The problem? It’s The Woman, Watson. Cait is never made credible, and the moony paeans to her “genius” risk absurdity whenever Mr. Phillips offers sample lyrics from her original songs (e.g., “Bleak and Obliquer”). Conversely, Mr. Phillips writes beautifully about music’s power to assail and reconstitute our senses. When he observes of Julian “he could believe, with Cait in his life, that he could be free and tethered, young and old, joyful and mourning, forgiven,” we believe that this is what it’s like to be hopelessly devoted to a fleeting vision of artistic and romantic perfection. Proust would have understood perfectly.

•••


Stranger things are happening in “Lowboy,” the third novel from Whiting Award winner (and sometime rock musician) John Wray. It follows his brilliant first novel “The Right Hand of Sleep” (2001), set in Austria (where Mr. Wray’s mother was born) in the 1930s during the rise of fascism; and its mordant successor “Canaan’s Tongue” (2005), the story (indisputably indebted to Cormac McCarthy’s “Blood Meridian”) of a 19th-century outlaw gang that tempts slaves to run away, then hires out to recapture them.

In “Lowboy,” Mr. Wray depicts a single fateful day in the baffled young life of Will Heller, a 16-year-old paranoid schizophrenic who has left the clinic where he has been under observation and in treatment and fled into the New York subways. Will has persuaded himself that the world will end in a matter of hours, unless he can thwart the effects of global warming by “cooling” the planet — first cooling his overheated self (in a manner quite familiar, at least in fantasy, to most teenage boys).

It sounds like a smutty joke but this novel is serious and means business. Its structure and time frame appear classically Aristotelian; all else is chaos unleashed upon us.

The novel is organized around three searches. Will looks for Emily, his former schoolmate and de facto girlfriend, we gradually piece together their story: recoiling instinctively when she had reached out to touch him affectionately, Will had pushed Emily off a subway platform onto the tracks (she was not seriously injured; but he was apprehended and incarcerated).

Will is the object of a search conducted by Ali Lateef (an adopted name), a black police detective, at the request of Will’s (Austrian) mother Yda, whom Will has always called Violet (after her favorite color). And Violet/Yda also “searches” — through her memory, sifting fragments of odd or threatening experiences, any one or combination of which might have caused her son’s delusional imbalance.

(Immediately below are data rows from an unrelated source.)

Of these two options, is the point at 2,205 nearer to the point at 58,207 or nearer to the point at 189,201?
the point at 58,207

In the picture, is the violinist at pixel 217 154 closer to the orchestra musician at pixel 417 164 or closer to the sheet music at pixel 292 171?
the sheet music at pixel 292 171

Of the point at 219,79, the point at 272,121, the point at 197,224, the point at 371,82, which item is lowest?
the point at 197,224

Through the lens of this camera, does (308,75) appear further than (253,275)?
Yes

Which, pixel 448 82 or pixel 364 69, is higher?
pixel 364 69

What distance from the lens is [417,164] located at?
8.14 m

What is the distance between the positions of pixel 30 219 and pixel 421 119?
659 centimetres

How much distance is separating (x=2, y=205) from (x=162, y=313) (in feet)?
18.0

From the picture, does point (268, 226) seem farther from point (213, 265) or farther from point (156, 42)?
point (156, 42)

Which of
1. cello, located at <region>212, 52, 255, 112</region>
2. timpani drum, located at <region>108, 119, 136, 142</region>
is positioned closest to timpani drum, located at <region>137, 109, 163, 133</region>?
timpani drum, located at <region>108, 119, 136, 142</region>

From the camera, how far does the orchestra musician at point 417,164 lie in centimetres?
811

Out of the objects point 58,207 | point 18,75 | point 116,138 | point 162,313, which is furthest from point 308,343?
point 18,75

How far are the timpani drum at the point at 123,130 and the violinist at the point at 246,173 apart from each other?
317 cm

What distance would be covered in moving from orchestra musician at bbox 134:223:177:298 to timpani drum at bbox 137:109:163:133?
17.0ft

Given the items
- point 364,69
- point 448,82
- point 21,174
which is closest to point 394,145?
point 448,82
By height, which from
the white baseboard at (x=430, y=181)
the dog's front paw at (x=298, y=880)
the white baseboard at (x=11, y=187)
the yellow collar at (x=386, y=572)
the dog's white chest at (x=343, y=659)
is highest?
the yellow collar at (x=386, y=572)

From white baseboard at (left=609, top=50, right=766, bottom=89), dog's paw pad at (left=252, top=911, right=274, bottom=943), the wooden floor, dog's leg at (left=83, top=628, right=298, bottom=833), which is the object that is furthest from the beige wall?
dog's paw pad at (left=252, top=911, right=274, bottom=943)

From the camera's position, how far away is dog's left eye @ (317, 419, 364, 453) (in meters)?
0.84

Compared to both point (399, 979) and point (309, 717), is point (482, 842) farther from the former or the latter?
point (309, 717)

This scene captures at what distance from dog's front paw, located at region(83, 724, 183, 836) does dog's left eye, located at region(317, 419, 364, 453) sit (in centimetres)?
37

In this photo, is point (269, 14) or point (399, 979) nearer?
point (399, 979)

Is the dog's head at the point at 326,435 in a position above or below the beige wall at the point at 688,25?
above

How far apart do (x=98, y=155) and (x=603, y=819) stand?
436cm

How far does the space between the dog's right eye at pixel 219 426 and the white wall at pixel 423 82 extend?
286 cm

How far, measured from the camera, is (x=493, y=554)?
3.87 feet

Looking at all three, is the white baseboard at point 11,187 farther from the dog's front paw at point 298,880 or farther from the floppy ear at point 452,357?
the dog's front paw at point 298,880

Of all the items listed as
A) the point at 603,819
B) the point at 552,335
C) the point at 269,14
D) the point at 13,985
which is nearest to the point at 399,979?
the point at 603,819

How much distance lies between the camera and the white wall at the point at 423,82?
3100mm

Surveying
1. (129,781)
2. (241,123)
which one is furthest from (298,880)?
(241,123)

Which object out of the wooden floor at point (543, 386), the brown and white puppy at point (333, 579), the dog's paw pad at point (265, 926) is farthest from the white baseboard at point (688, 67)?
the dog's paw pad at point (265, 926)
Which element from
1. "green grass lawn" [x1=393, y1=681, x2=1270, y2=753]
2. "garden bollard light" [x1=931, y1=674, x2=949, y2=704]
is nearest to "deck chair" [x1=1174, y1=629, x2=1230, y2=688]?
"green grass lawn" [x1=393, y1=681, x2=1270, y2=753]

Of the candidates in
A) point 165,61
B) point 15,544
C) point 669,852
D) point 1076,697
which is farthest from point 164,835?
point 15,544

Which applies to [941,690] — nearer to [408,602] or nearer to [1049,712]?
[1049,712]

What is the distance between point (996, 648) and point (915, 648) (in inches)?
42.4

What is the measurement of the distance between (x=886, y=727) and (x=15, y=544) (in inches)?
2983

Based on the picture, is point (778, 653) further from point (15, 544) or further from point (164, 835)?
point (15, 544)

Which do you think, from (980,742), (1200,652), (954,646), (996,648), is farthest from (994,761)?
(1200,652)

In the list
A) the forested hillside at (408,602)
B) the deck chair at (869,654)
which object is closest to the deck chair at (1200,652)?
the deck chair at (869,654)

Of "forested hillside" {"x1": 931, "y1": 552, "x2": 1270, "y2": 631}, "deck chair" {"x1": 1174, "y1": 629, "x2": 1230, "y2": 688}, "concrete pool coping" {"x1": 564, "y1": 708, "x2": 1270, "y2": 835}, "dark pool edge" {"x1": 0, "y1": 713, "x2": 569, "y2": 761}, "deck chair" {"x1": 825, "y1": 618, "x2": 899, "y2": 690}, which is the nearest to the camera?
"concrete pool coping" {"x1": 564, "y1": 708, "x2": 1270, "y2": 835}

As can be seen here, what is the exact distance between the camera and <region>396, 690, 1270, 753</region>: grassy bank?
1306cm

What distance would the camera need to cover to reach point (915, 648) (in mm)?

The novel is derivative. One imagines a clinically deranged Holden Caulfield prowling an unfamiliar metropolis’ mean streets; or thinks of Dostoevsky’s disturbingly introverted “Notes from the Underground.” And in Ali’s relentless, albeit compassionate and empathetic pursuit of Will, there are strong echoes of Porfiry and Raskolnikov in “Crime and Punishment” and of Javert and Jean Valjean in “Les Miserables.”

Yet Mr. Wray’s novel succeeds brilliantly as a microscopically precise portrait of an unraveling mind, whose fantastic perceptions (expressed in a kind of aslant surrealist prose poetry) carry its protagonist convincingly ever farther from “reality.” Few contemporary novels since Faulkner’s (you see, I’m doing it too) have understood dissociation in such a frighteningly persuasive manner. “Lowboy” is filled with shocks and surprises Still, it’s as unified as a novel can be (its climax and resolution are right there before your eyes, from the opening pages). And its young author, already one of our best, seems poised to explore even more distant and seductive expanses and depths.

Bruce Allen is a freelance reviewer based in Kittery, Maine.